Ruth Emmie Lang was born in Scotland but now lives in Ohio. The Wilderwomen is her newest novel.

(Galley courtesy of St. Martin’s Press in exchange for an honest review.)

Book Review:   Never Rescue a Rogue, by Virginia Heath

Image belongs to St. Martin’s Press.

Title: Never Rescue a Rogue
Author: Virginia Heath  
Genre:  Romance  
Rating:  4.5 out of 5

Diana Merriwell and Giles Sinclair only tolerate one another for the sake of their nearest and dearest. Everyone believes that the two of them are meant to be together, but Diana and Giles know that their constant pithy barbs come from a shared disdain—not a hidden attraction. Diana loves the freedom of working at the newspaper too much to give it up for marriage, and Giles is happily married to his bachelor lifestyle. But they do have one thing in common—the secrets they can’t risk escaping.
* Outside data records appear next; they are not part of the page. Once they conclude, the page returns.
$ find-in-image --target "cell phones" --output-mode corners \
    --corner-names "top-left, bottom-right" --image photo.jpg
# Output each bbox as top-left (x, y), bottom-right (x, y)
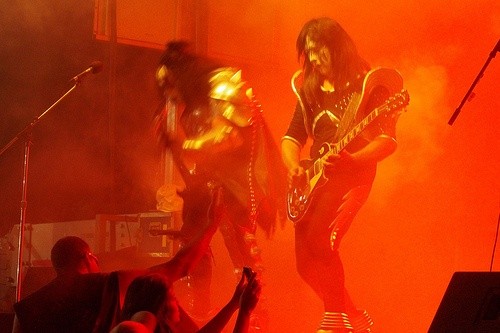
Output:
top-left (243, 266), bottom-right (257, 287)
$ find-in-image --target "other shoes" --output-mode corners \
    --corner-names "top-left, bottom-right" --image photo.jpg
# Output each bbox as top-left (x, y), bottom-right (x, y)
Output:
top-left (315, 309), bottom-right (378, 332)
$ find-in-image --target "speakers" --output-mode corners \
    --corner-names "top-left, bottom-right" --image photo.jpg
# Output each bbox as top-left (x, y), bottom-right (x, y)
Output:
top-left (428, 272), bottom-right (500, 333)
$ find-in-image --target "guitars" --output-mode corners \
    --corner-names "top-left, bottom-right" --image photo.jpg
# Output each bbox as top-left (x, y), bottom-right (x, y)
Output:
top-left (154, 112), bottom-right (203, 224)
top-left (287, 89), bottom-right (409, 224)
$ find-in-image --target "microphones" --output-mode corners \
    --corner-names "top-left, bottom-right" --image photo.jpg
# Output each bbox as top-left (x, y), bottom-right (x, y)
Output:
top-left (68, 61), bottom-right (103, 83)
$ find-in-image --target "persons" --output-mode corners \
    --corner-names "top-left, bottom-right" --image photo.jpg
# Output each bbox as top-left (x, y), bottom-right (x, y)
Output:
top-left (278, 16), bottom-right (411, 332)
top-left (0, 235), bottom-right (276, 333)
top-left (150, 38), bottom-right (286, 323)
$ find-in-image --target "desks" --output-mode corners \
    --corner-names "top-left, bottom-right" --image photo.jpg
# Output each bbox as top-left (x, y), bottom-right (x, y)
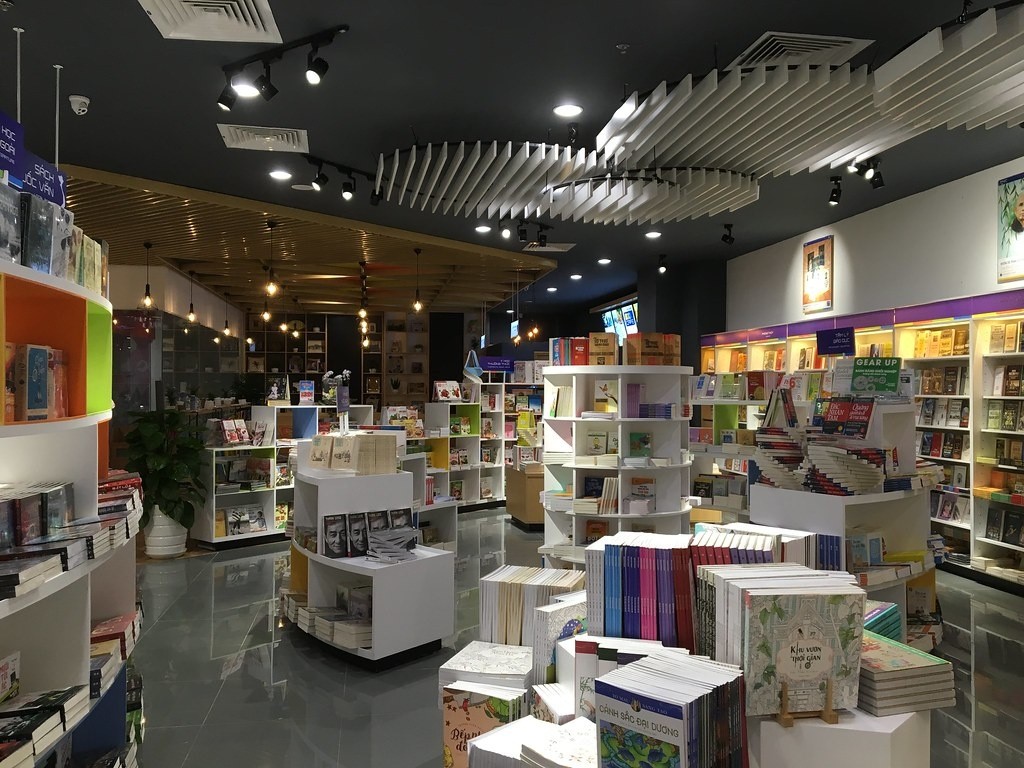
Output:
top-left (177, 403), bottom-right (252, 446)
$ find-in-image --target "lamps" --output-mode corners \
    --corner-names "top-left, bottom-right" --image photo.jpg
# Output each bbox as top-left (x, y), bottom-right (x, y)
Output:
top-left (871, 161), bottom-right (885, 189)
top-left (121, 408), bottom-right (207, 560)
top-left (218, 24), bottom-right (351, 116)
top-left (827, 176), bottom-right (843, 206)
top-left (497, 213), bottom-right (554, 247)
top-left (298, 152), bottom-right (384, 206)
top-left (720, 224), bottom-right (735, 244)
top-left (656, 254), bottom-right (667, 274)
top-left (855, 159), bottom-right (875, 180)
top-left (136, 220), bottom-right (422, 348)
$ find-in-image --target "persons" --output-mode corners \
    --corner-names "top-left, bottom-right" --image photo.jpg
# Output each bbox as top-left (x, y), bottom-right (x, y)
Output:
top-left (349, 518), bottom-right (369, 558)
top-left (325, 520), bottom-right (345, 558)
top-left (370, 515), bottom-right (389, 533)
top-left (393, 513), bottom-right (412, 528)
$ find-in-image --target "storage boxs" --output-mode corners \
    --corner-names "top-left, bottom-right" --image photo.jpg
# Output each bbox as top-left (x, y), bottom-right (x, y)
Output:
top-left (626, 332), bottom-right (681, 367)
top-left (513, 361), bottom-right (533, 383)
top-left (533, 359), bottom-right (550, 384)
top-left (588, 333), bottom-right (619, 365)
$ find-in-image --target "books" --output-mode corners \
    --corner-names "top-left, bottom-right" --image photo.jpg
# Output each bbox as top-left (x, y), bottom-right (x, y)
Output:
top-left (205, 418), bottom-right (274, 538)
top-left (266, 379), bottom-right (368, 528)
top-left (4, 341), bottom-right (68, 421)
top-left (370, 361), bottom-right (548, 550)
top-left (0, 182), bottom-right (108, 299)
top-left (538, 331), bottom-right (693, 571)
top-left (0, 593), bottom-right (145, 768)
top-left (0, 467), bottom-right (143, 598)
top-left (438, 520), bottom-right (956, 768)
top-left (278, 431), bottom-right (416, 649)
top-left (690, 318), bottom-right (1024, 585)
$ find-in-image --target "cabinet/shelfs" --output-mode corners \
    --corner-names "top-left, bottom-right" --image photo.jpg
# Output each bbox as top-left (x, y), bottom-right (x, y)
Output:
top-left (244, 313), bottom-right (328, 404)
top-left (688, 397), bottom-right (815, 536)
top-left (359, 310), bottom-right (430, 419)
top-left (456, 514), bottom-right (514, 638)
top-left (189, 363), bottom-right (694, 572)
top-left (748, 405), bottom-right (941, 654)
top-left (0, 255), bottom-right (160, 768)
top-left (930, 566), bottom-right (1024, 768)
top-left (282, 441), bottom-right (457, 673)
top-left (202, 548), bottom-right (291, 686)
top-left (698, 287), bottom-right (1024, 597)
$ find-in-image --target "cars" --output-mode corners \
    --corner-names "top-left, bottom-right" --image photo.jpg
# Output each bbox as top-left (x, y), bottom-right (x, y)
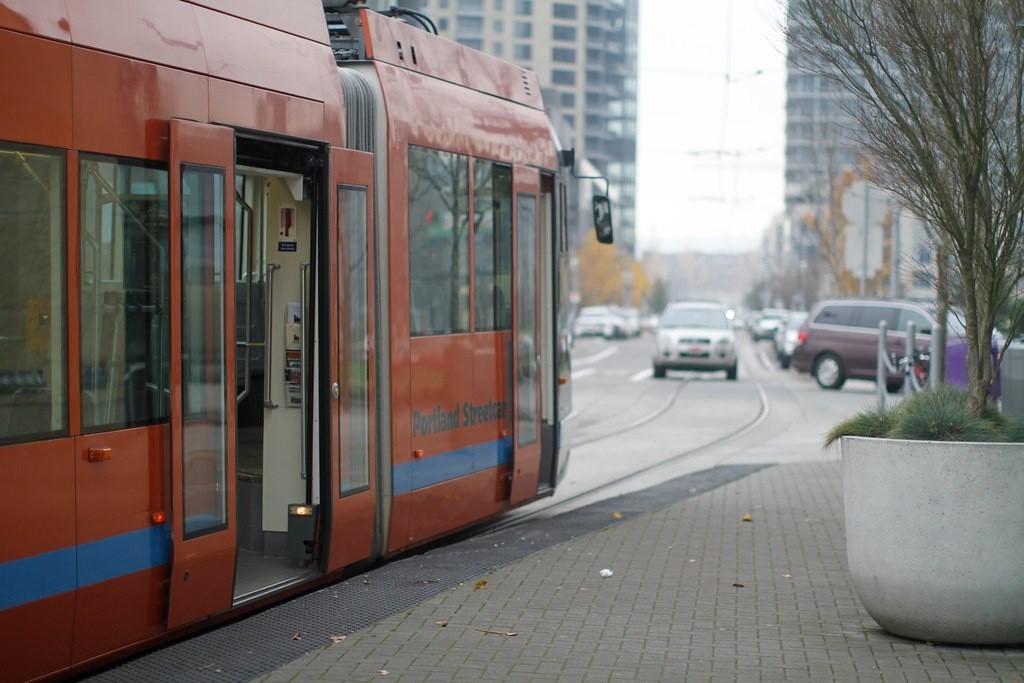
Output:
top-left (572, 305), bottom-right (641, 341)
top-left (751, 308), bottom-right (808, 370)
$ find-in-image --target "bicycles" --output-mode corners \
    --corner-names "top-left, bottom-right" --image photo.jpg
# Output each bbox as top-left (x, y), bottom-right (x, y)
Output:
top-left (890, 345), bottom-right (931, 385)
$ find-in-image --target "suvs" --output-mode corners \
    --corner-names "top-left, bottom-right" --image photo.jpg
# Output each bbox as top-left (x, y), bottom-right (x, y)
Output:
top-left (650, 298), bottom-right (741, 381)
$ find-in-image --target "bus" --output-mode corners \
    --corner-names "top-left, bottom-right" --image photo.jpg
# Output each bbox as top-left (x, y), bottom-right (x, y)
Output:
top-left (1, 0), bottom-right (618, 683)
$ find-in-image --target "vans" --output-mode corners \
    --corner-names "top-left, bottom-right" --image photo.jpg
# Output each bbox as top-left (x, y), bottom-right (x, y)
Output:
top-left (790, 297), bottom-right (1005, 391)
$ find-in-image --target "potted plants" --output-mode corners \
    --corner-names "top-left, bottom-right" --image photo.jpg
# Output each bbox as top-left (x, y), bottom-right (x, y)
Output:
top-left (776, 0), bottom-right (1024, 649)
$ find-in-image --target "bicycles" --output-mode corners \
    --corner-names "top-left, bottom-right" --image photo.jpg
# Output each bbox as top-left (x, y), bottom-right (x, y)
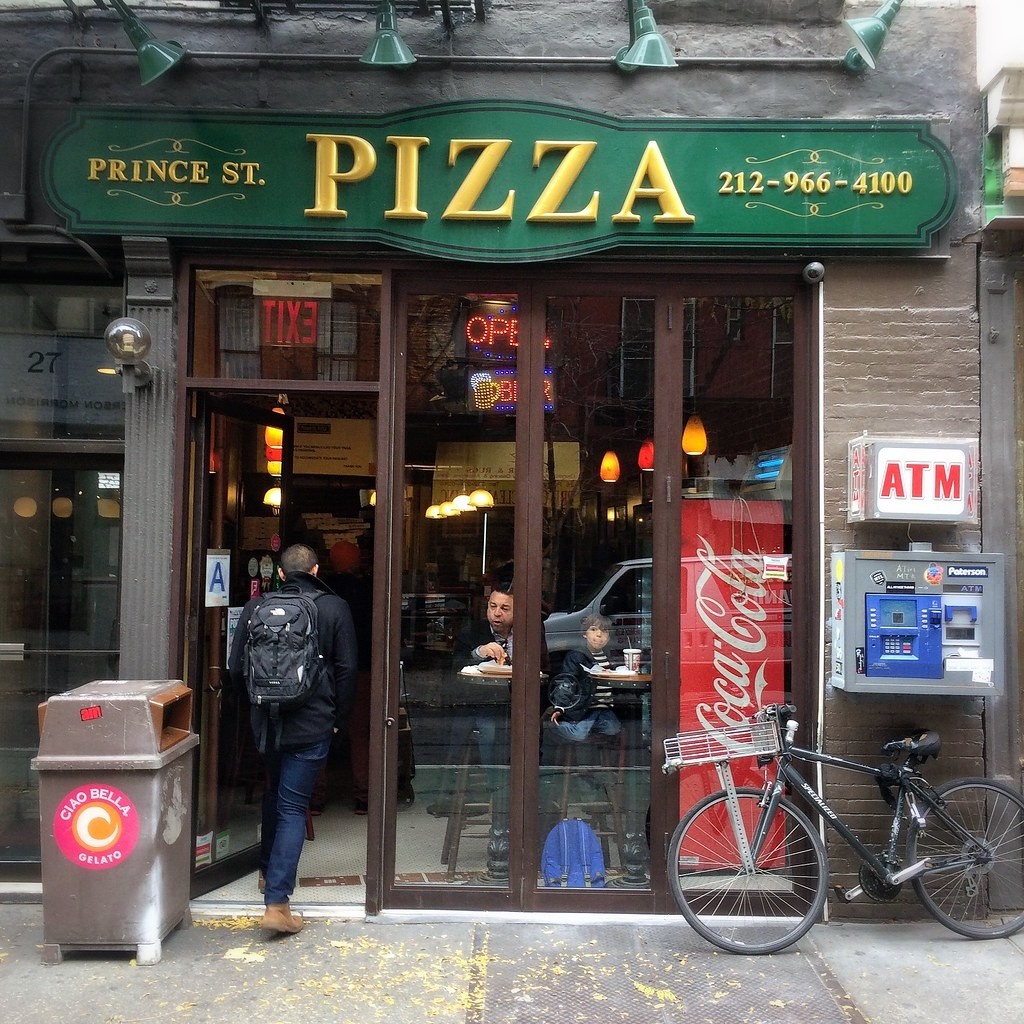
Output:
top-left (660, 702), bottom-right (1024, 956)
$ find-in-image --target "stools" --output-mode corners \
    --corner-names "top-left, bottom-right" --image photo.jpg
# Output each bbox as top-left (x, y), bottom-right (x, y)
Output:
top-left (441, 728), bottom-right (496, 875)
top-left (547, 734), bottom-right (626, 869)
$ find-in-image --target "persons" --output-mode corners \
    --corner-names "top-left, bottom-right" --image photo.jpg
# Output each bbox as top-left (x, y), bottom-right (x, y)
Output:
top-left (541, 613), bottom-right (621, 741)
top-left (310, 541), bottom-right (372, 815)
top-left (494, 557), bottom-right (514, 582)
top-left (449, 584), bottom-right (551, 798)
top-left (226, 544), bottom-right (357, 933)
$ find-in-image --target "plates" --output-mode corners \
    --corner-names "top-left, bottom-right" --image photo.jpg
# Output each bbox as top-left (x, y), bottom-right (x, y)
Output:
top-left (590, 672), bottom-right (636, 677)
top-left (478, 669), bottom-right (512, 674)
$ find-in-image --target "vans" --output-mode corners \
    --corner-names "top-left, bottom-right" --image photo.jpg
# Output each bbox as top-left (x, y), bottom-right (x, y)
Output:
top-left (543, 553), bottom-right (792, 711)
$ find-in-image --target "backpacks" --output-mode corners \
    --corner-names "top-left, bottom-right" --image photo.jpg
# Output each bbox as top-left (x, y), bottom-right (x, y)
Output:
top-left (542, 819), bottom-right (605, 888)
top-left (243, 584), bottom-right (328, 706)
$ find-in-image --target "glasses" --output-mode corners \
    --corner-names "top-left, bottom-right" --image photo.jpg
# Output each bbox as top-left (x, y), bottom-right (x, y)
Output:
top-left (501, 639), bottom-right (511, 665)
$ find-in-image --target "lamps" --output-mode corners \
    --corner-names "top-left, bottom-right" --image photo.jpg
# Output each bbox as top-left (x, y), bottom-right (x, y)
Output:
top-left (682, 397), bottom-right (712, 457)
top-left (64, 0), bottom-right (906, 88)
top-left (262, 487), bottom-right (282, 506)
top-left (600, 444), bottom-right (623, 484)
top-left (635, 434), bottom-right (655, 473)
top-left (264, 407), bottom-right (285, 449)
top-left (451, 494), bottom-right (478, 512)
top-left (267, 461), bottom-right (282, 476)
top-left (468, 483), bottom-right (499, 508)
top-left (369, 490), bottom-right (377, 506)
top-left (13, 497), bottom-right (120, 518)
top-left (424, 504), bottom-right (446, 521)
top-left (437, 500), bottom-right (462, 517)
top-left (265, 444), bottom-right (283, 462)
top-left (103, 315), bottom-right (154, 396)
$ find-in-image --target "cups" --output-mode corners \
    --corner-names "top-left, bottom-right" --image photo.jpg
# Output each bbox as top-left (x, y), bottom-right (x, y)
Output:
top-left (623, 649), bottom-right (642, 672)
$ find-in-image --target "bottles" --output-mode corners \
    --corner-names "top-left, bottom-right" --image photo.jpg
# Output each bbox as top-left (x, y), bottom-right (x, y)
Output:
top-left (488, 535), bottom-right (514, 575)
top-left (490, 518), bottom-right (514, 530)
top-left (459, 552), bottom-right (482, 585)
top-left (439, 535), bottom-right (476, 545)
top-left (437, 550), bottom-right (466, 563)
top-left (425, 560), bottom-right (439, 593)
top-left (442, 526), bottom-right (478, 534)
top-left (488, 507), bottom-right (514, 519)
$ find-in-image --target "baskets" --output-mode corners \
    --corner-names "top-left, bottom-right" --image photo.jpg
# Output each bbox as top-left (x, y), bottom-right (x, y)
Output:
top-left (663, 720), bottom-right (781, 775)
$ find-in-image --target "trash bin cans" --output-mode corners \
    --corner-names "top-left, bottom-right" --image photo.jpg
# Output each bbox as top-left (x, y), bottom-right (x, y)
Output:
top-left (29, 679), bottom-right (199, 966)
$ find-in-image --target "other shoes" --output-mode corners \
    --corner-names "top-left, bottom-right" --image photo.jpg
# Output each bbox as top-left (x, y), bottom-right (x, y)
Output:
top-left (306, 792), bottom-right (326, 816)
top-left (257, 871), bottom-right (268, 893)
top-left (539, 705), bottom-right (556, 730)
top-left (426, 793), bottom-right (457, 817)
top-left (262, 902), bottom-right (304, 934)
top-left (354, 787), bottom-right (369, 815)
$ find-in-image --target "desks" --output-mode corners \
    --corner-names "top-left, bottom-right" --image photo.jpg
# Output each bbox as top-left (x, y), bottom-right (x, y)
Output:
top-left (583, 673), bottom-right (653, 888)
top-left (454, 665), bottom-right (549, 886)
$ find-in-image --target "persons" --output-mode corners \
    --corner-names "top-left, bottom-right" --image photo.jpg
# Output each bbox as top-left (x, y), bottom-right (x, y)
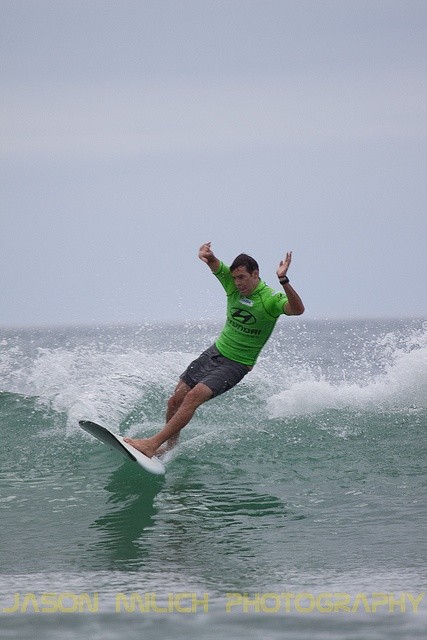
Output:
top-left (123, 241), bottom-right (305, 459)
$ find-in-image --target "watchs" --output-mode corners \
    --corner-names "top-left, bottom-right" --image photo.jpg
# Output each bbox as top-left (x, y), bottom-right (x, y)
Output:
top-left (279, 277), bottom-right (290, 285)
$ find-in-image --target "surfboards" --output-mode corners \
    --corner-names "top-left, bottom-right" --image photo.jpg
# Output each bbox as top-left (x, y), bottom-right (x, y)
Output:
top-left (76, 416), bottom-right (167, 477)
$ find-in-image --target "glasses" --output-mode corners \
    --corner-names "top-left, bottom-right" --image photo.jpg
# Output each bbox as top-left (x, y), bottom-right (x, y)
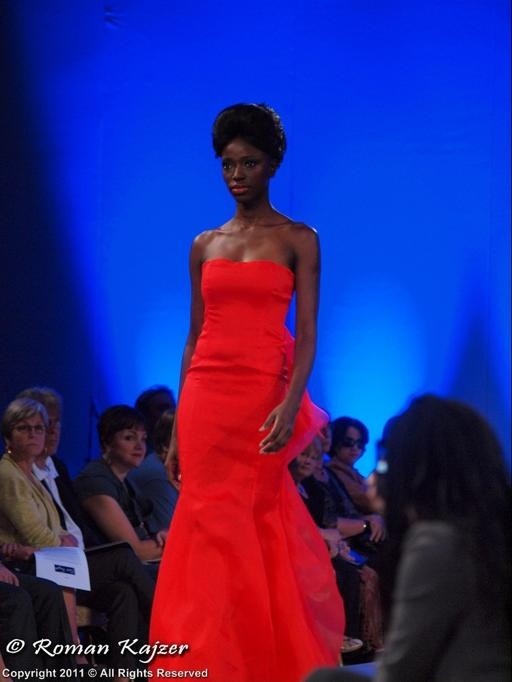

When Giles’ father, the curmudgeonly Duke of Harpenden unexpectedly turns up his toes, it’s only a matter of time before someone comes crawling out of the woodwork who knows the true circumstances of his only son’s birth. As the threat of blackmail becomes real, Giles must uncover the truth of his parentage first, or else he and all those who depend upon him will be ruined—and dogged bloodhound Diana is his best hope at sniffing out the truth. As Giles and Diana dive into his family’s past, the attraction that the two of them insisted wasn’t there proves impossible to ignore. Soon, the future of the Sinclair estate isn’t the only thing on the line…

I really enjoyed the first book in this series, and this one was a lot of fun, too. Diana is exactly the kind of character I like to read:  unashamedly herself, she goes after what she wants to do—no matter what anyone says or thinks about it. She and Giles were a joy to read about, and their witty barbs made me alight several times. This is a fun read!

Virginia Heath lives in London. Never Rescue a Rogue is her newest novel.

(Galley courtesy of St. Martin’s Press in exchange for an honest review.)

Book Review:  The Stolen Book of Evelyn Aubrey, by Serena Burdick

Image belongs to Harlequin/Park Row.

Title: The Stolen Book of Evelyn Aubrey    
Author:  Serena Burdick  
Genre:   historical fiction
Rating:  5 out of 5

What if you could write a new ending for yourself?

England, 1898. When Evelyn first married the famous novelist William Aubrey, she was dazzled by his brilliance. But their newlywed bliss is brief when William is gripped by writer’s block, and he becomes jealous of Evelyn’s writing talent. When he commits the ultimate betrayal–stealing a draft of her novel and passing it off as his own–Evelyn decides to write her way out of their unhappy marriage.

California, 2006. Abigail always wondered about her father, his identity forever lost when her mother unexpectedly died. Or so Abigail thought, until she stumbled upon his photo and a message that her great-great-grandmother was the author Evelyn Aubrey, leading Abigail on a journey to England in search for answers. There, she learns of Evelyn’s shocking disappearance and how London society believed she was murdered. But from what she uncovers about Evelyn, Abigail believes her brilliant great-great-grandmother had another plot up her sleeve.

When I first started reading this, Abby was such a self-absorbed, selfish person that I almost stopped reading. I held out until she went to England, and then, as she started growing, I got more interested. Following the mystery of Evelyn made her a much more interesting character—and learning more about her own parents, especially her messed-up mother, allowed her to work through her own issues.

Evelyn was my favorite character:  she ended up caught in a very tough situation, but she was smart enough to figure a way out. I wanted to smack her husband—and his mistress—several times, but she somehow managed to turn the other cheek and make a life of safety for herself. This ended up being a fascinating and engrossing read—despite the slow (due to a character issue) start.

Serena Burdick lives in Massachusetts. The Stolen Book of Evelyn Aubrey is her newest novel.

(Galley courtesy of Harlequin/Park Row in exchange for an honest review.)